A control room located within a container at the site monitors the entire operation. Roseen observes that, in principle, this control equipment could be much smaller than its current size and the man-machine interface could even be situated at a remote site. In such a case, he notes that the cooling system could well be situated at the other side of the same container as the control equipment.

Among the key elements of the new converter technology utilized in the HVDC Light concept are insulated gate bipolar transistors (IGBTs) which are fired by the optical signal which has been converted from an incoming electrical signal at the interface. “One of the basic lessons we had to learn” says Roseen “is how to connect several of these IGBTs and to operate them.” He goes on to indicate that ABB has filed some 25 different patents in this specific area. “It took us three to four years to learn all these lessons” he states “and, at the moment, from the articles published within our industry we do not yet see any of our traditional competitors in this business.”

One large potential market sector for HVDC Light would be providing additional power to city centers where existing AC cables are already operating at or close to full power.

Roseen observes that the Hellsjön site is ideal from the perspective of being close-at-hand and therefore quite easy to demonstrate to visitors coming to the company’s head office. “The utility did not need this installation as such” admits Roseen, “but by giving us the space to make our tests and to put up this first installation, they are benefiting from the voltage control that the system offers.” Roseen anticipates that one large potential market sector for HVDC Light would be providing additional power to city centers where existing AC cables are already operating at or close to full power. “If these cables could also operate at DC and if there is sufficient space to locate the two converter stations, this would be one good opportunity to increase the capacity of the cables.”

Aside from the initial installation at Hellsjön, ABB Power Systems has now obtained a second order for an HVDC Light system to be installed on the island of Gotland, off the eastern Swedish coast.

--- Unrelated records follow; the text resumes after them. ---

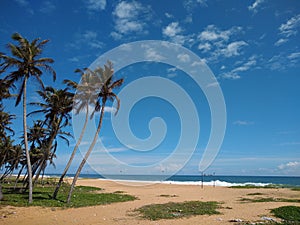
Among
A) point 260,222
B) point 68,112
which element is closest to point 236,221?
point 260,222

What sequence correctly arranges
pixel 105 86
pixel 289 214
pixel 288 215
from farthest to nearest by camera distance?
pixel 105 86
pixel 289 214
pixel 288 215

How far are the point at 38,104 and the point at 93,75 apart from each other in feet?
25.8

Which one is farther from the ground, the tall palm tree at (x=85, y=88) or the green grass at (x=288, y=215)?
the tall palm tree at (x=85, y=88)

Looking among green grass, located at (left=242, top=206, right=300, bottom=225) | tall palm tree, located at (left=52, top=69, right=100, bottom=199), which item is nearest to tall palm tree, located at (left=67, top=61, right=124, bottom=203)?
tall palm tree, located at (left=52, top=69, right=100, bottom=199)

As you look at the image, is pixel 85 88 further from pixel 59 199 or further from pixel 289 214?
pixel 289 214

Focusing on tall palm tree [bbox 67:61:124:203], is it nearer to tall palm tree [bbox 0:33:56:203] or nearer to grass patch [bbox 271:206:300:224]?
tall palm tree [bbox 0:33:56:203]

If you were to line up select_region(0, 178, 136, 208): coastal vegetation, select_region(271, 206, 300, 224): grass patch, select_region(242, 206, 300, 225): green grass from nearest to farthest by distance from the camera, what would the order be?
select_region(242, 206, 300, 225): green grass → select_region(271, 206, 300, 224): grass patch → select_region(0, 178, 136, 208): coastal vegetation

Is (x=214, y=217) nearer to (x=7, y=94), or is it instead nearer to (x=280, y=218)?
(x=280, y=218)

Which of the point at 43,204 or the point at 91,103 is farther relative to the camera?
the point at 91,103

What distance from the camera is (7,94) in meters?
22.3

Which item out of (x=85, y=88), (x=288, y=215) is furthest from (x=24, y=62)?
(x=288, y=215)

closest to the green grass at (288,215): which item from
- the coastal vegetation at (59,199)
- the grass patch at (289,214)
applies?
the grass patch at (289,214)

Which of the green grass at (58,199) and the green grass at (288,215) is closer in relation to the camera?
the green grass at (288,215)

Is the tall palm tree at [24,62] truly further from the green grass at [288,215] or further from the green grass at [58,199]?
the green grass at [288,215]
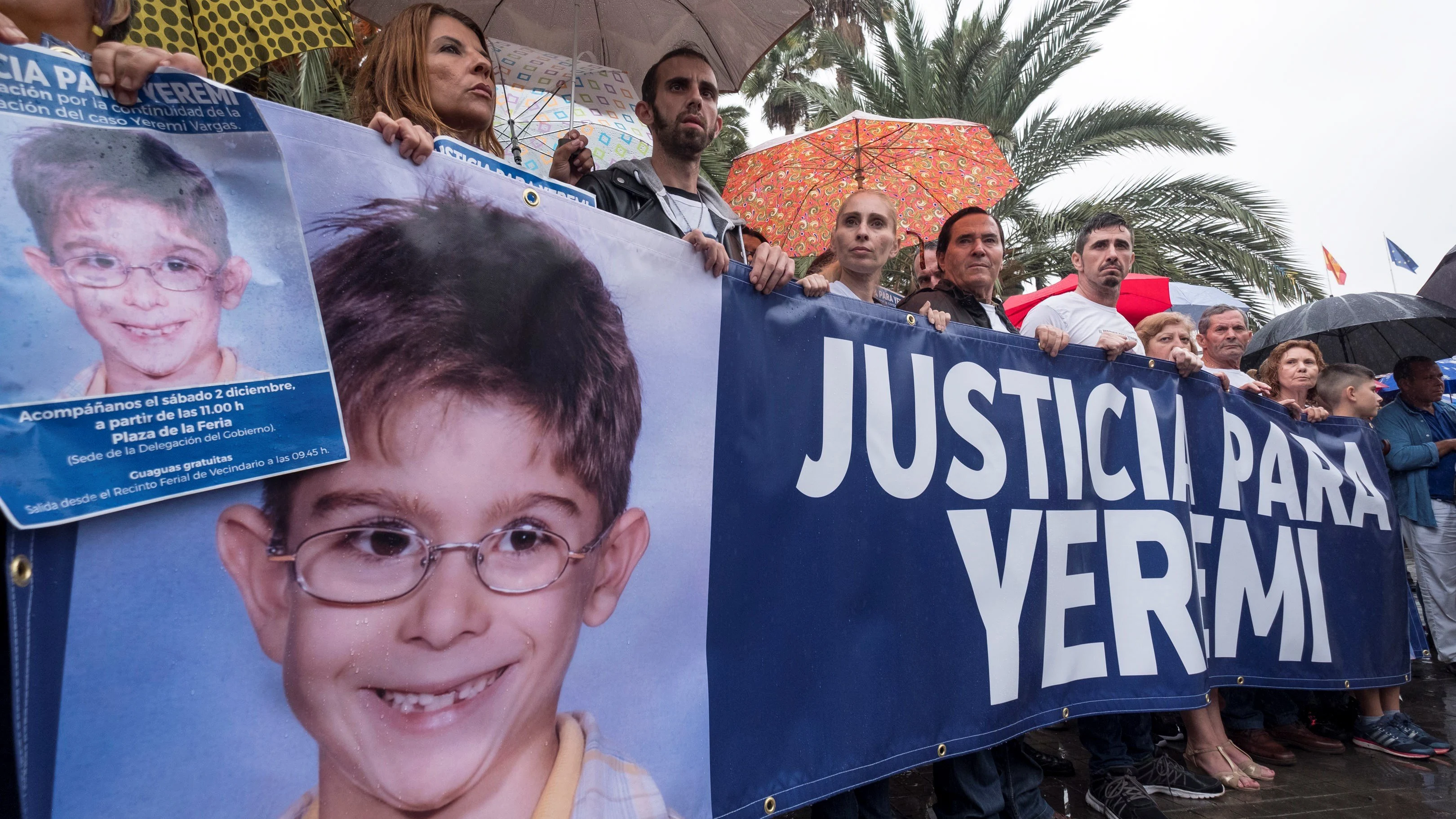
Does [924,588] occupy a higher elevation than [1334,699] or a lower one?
higher

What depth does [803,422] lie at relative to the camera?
2273mm

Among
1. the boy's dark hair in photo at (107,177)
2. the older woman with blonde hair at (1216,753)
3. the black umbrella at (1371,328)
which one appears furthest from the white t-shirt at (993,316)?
the black umbrella at (1371,328)

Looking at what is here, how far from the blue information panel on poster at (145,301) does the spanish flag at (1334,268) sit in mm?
13484

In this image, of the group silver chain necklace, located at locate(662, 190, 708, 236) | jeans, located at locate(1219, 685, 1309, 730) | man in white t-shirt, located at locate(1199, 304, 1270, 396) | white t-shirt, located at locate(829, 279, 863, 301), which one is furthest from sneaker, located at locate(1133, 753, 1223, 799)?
silver chain necklace, located at locate(662, 190, 708, 236)

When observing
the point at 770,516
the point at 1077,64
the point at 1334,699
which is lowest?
the point at 1334,699

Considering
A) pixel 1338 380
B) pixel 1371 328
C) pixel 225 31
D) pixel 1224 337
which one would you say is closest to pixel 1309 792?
pixel 1224 337

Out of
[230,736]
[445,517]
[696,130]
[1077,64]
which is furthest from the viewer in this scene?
[1077,64]

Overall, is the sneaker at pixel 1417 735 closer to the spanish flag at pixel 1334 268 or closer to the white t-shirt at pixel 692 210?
the white t-shirt at pixel 692 210

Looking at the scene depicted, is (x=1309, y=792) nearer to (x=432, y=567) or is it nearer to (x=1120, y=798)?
(x=1120, y=798)

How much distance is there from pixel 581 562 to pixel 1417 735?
15.4ft

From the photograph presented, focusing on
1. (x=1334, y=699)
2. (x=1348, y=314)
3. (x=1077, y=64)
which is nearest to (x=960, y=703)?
(x=1334, y=699)

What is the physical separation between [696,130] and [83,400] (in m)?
2.04

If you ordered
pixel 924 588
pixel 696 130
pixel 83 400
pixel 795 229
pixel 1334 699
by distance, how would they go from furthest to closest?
1. pixel 795 229
2. pixel 1334 699
3. pixel 696 130
4. pixel 924 588
5. pixel 83 400

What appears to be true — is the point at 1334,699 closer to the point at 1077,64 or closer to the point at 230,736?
the point at 230,736
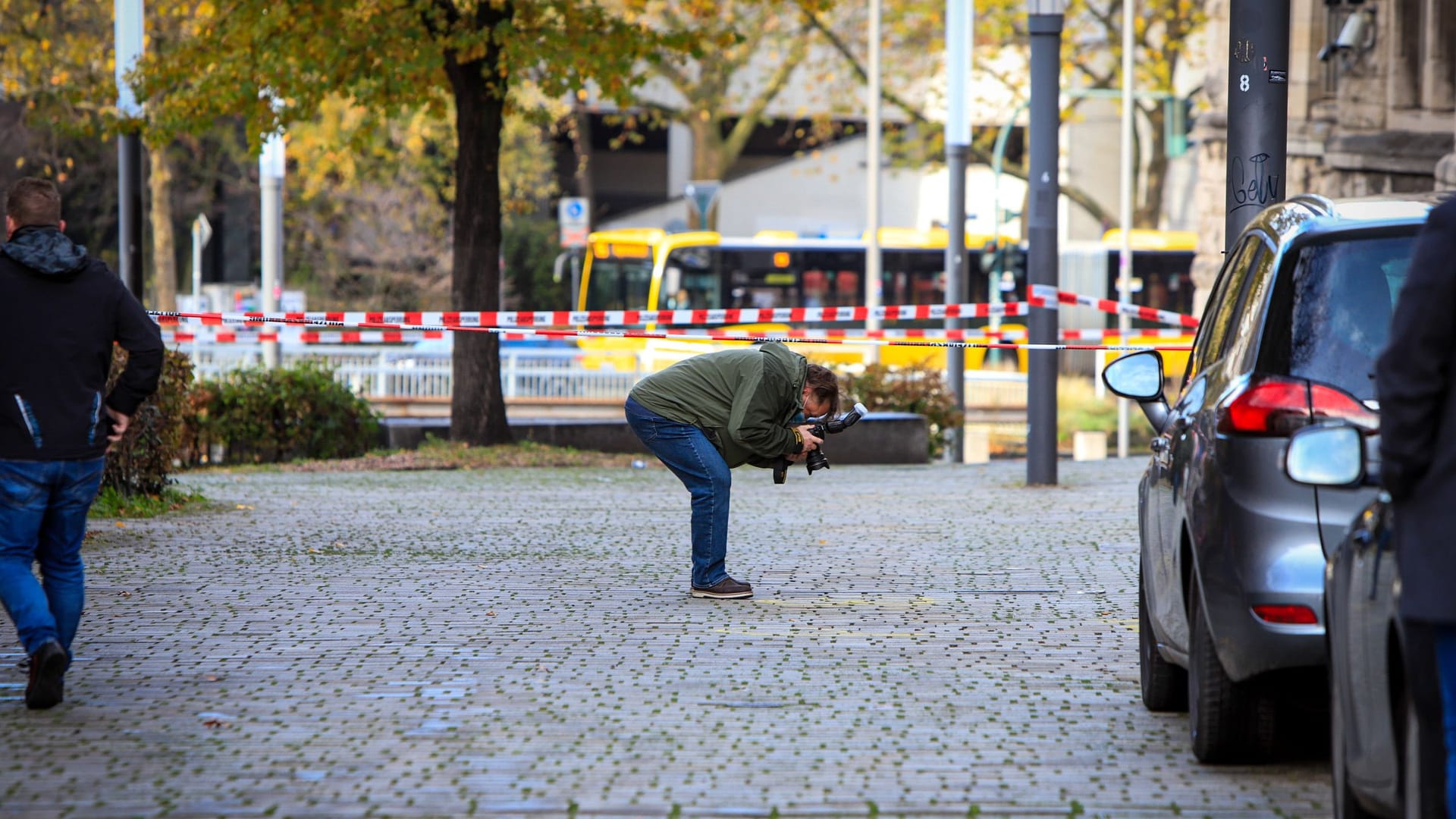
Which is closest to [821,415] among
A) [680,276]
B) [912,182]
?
[680,276]

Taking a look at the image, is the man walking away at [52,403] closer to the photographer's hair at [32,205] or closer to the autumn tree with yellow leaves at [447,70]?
the photographer's hair at [32,205]

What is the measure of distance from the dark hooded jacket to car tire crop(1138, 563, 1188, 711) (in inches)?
131

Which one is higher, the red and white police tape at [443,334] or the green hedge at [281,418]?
the red and white police tape at [443,334]

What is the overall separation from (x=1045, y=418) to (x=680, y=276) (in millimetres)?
22068

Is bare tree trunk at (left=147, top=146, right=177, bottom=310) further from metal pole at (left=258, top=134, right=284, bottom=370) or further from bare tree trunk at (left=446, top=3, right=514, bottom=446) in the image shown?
bare tree trunk at (left=446, top=3, right=514, bottom=446)

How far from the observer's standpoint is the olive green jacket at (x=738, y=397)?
26.9 feet

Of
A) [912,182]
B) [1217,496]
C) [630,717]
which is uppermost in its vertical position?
A: [912,182]

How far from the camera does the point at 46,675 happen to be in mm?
5902

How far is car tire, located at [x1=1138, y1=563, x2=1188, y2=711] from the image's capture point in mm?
6023

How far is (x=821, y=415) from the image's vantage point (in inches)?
324

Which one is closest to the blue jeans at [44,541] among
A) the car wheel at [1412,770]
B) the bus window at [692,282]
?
the car wheel at [1412,770]

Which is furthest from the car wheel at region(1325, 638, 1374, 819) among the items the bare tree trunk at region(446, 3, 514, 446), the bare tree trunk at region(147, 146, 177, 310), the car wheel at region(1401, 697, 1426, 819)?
the bare tree trunk at region(147, 146, 177, 310)

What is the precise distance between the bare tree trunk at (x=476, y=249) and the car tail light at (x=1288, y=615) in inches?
547

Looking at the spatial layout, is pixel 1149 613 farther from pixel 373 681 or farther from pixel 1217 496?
pixel 373 681
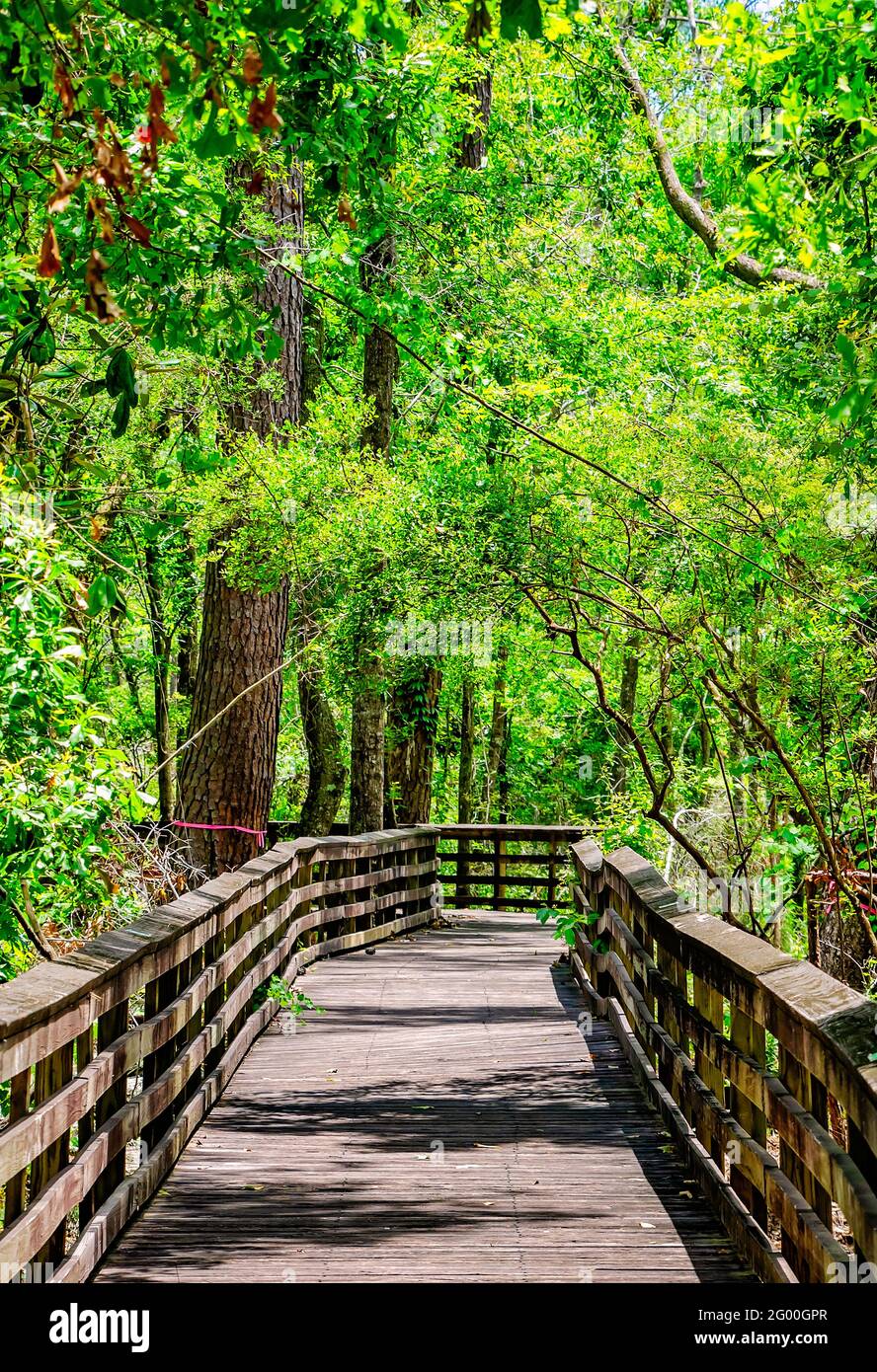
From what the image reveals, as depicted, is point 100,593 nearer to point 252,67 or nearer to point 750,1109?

Valued at about US $ 15 million, this 60 MW project will cover a distance of about 70 kilometers between the two converter stations. Eriksson remarks that the distance between these stations is generally determined by economic rather than physical constraints. Up to now, Gotland has been supplied by an HVDC cable to the mainland first installed in 1954 and extended by about 50 per cent in 1970 by adding the world’s first thyristor converter. The original cable was then replaced in 1983.